Radosław Janukiewicz: W naszej grze było dużo bojaźni
W jednym z sobotnich spotkań T-Mobile Ekstraklasy, Pogoń Szczecin przegrała na wyjeździe z Widzewem Łódź 1:2. Dla szczecinian była to pierwsza wyjazdowa porażka w tym sezonie.
Bartosz Tarnowski
- Przegraliśmy to spotkanie w słabym stylu. Szczególnie nie najlepsza była pierwsza połowa, kiedy daliśmy się zdominować gospodarzom. Na pewno wynikało to z głupich strat, które popełniliśmy. No cóż, przegraliśmy pierwsze mecz na wyjeździe, każda seria kiedyś się kończy. Teraz musimy zacząć kolejną. Tak musimy do tego podejść - przyznał Radosław Janukiewicz, bramkarz Pogoni Szczecin.Czy zdaniem 29-letniego golkipera, jego koledzy nie zlekceważyli za bardzo przeciwnika? - Nie, myślę, że nie. W naszej grze było dużo bojaźni i za szybko traciliśmy piłkę. Widzew miał okazję do kontr i to im się udało. Drugą bramkę dostaliśmy po stałym fragmencie gry. Walczyliśmy do końca, ale nie udało nam się osiągnąć korzystnego rezultatu - powiedział.

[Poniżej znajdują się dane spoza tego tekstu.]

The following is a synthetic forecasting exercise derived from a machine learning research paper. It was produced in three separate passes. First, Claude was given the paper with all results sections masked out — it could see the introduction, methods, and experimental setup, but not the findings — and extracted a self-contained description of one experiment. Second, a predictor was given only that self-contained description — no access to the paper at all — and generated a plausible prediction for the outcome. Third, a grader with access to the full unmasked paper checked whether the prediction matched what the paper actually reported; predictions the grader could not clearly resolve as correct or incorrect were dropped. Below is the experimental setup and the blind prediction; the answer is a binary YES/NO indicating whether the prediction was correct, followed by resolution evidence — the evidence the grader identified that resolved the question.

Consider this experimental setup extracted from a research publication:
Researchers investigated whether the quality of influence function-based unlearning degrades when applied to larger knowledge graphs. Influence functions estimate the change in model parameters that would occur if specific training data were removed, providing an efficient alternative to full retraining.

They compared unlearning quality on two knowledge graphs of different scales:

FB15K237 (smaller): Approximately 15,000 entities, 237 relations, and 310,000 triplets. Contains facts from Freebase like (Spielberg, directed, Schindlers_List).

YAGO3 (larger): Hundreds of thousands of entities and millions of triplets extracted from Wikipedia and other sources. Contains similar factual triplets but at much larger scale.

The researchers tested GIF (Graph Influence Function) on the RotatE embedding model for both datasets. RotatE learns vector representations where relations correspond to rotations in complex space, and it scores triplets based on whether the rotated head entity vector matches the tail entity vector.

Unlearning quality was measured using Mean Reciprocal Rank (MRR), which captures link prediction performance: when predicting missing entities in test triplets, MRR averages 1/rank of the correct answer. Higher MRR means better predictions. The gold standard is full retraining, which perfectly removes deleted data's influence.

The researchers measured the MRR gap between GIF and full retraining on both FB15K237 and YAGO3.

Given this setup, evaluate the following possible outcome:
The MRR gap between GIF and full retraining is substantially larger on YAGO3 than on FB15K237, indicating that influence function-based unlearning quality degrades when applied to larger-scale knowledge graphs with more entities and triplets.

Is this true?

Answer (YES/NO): YES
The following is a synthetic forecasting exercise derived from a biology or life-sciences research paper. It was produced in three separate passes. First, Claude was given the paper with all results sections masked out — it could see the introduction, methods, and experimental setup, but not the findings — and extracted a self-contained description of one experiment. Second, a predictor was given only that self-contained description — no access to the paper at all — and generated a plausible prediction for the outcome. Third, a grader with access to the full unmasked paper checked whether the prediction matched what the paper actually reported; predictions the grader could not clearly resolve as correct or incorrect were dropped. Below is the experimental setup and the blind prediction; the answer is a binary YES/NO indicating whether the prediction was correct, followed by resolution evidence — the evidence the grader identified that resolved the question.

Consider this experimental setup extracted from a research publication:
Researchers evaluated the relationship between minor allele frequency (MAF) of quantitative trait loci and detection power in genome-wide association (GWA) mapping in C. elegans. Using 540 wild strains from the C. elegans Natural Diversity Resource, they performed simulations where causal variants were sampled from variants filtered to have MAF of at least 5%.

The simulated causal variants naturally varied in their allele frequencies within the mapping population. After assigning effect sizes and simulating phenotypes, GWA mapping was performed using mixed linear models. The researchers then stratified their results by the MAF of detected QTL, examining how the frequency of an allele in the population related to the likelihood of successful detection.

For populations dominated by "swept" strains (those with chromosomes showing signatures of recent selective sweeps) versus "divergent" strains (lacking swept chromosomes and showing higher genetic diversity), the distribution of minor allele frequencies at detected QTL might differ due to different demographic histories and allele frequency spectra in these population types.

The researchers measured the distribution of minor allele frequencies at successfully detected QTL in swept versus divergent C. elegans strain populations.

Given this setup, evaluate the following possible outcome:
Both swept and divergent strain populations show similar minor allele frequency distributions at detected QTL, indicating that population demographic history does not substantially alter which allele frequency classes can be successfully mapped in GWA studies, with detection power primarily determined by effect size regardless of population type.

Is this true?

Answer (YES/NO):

Czy golkiper szczecinian mógł zachować się lepiej przy straconych bramkach? - Nie wiem. Może do tej drugiej mogłem wyjść, ciężko powiedzieć. Strzelał z pięciu metrów, więc chyba powinienem tak zrobić. Aczkolwiek przyjdzie jeszcze analiza wideo i wtedy będę mógł ocenić. Co do pierwszej bramki, to wydaje mi się, że nie miałem za wiele do powiedzenia - zakończył.